Users must be able to easily de-authorize all their devices and active sessions related to their account.
The security and privacy section of the user’s account must be easily accessible and retrievable.
Accounts and important data should never be deleted immediately. Use soft-delete with a grace period for accounts and important associated data.
Applications should never send private data export to the email of the user, including a direct access link to an archive.
Getting an archive that contains private data of a user from a web UI or application should always require two-factor confirmation. Especially if the archive could contain sensitive user information.
Private data export archives should be password protected. The password to the archive should be random and sent to the user by a different medium than the export itself - usually, to the email of the user.
Applications must secure production service connections to the furthest extent permissible by the services themselves. That includes databases. PostgreSQL, MySQL, MongoDB, and most others have support for TLS.

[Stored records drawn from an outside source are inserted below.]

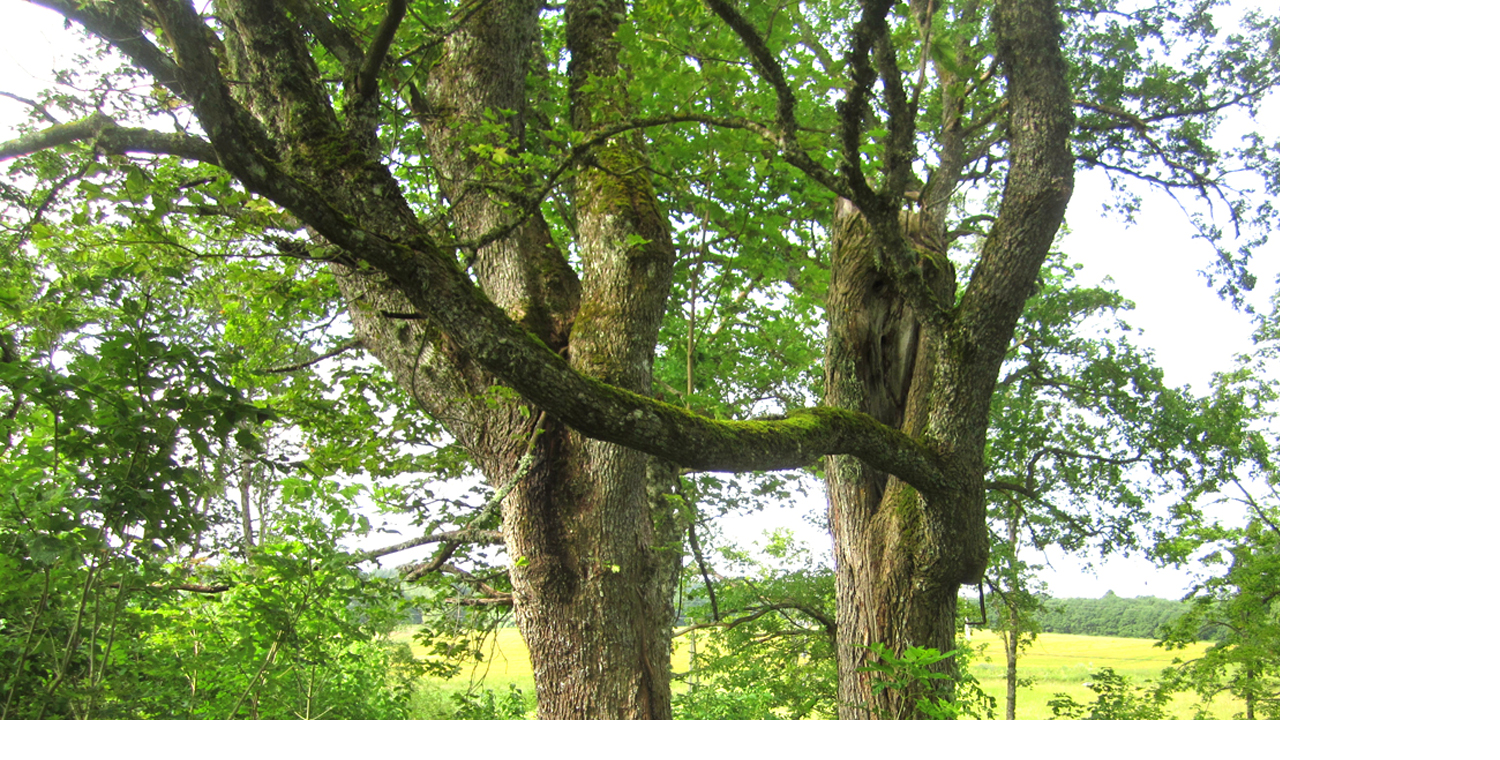

--- FILE ---
content_type: text/html; charset=UTF-8
request_url: https://palverand.ee/?axs%5Bgw%5D=/axs_site/content/module.articles_albums/6465/6465.t2.jpg
body_size: 453
content:
<!DOCTYPE html>
<html id="popup_window">
<head>
<meta charset="utf-8" />
<title></title>
<style type="text/css">
	<!--
	html {
		margin:0;
		padding:0;
		min-height:100.50%;
		}
	body {
		margin:0;
		padding:0;
		}
	figure {
		margin:0;
		border:none;
		padding:0;
		}
	figure img {
			margin:0;
			padding:0;
			display:block;
			}
	figure figcaption {	display:none;	}
	-->
</style>
<script src="?axs%5Bgw%5D=axs.js"></script>
<script>
	<!--
	window.onload=function() {
		var img=document.querySelector("img");
		var s=((img.width>2)&&(img.height>2)) ? {"iw":img.width,"ih":img.height}:{};
		axs.window_resize(s);
	}
	//-->
</script>
</head>
<body>
	<figure class="popup"><img src="/axs_site/content/module.articles_albums/6465/6465.t2.jpg" alt="6465.t2.jpg" /><figcaption title=""></figcaption></figure>
<script>
	var el=document.querySelector("#axs_overlay");
	if (el){
		el.querySelector("figure img").addEventListener("load",axs.overlay.setSize);
		axs.class_add(el,"content-img");
		}
</script>
</body>
</html>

Audit-log every remotely important user account operation, regardless if performed by the user or administrator of the application. Store audit logs in remote, preferably append-only storage system, separate from storage used for other application functions and technical logs. Audit-logs should be kept for as long as legally required, longer if resources permit.
The possibility to upgrade the password hashing/storage algorithm should be part of the design of the application. It should be possible to upgrade transparently whenever a user logs into the application. It should be possible to lock out select algorithms and force password reset.
It should be possible to force the reset of all user passwords.
You should follow OWASP Secure Coding Practices - Quick Reference Guide.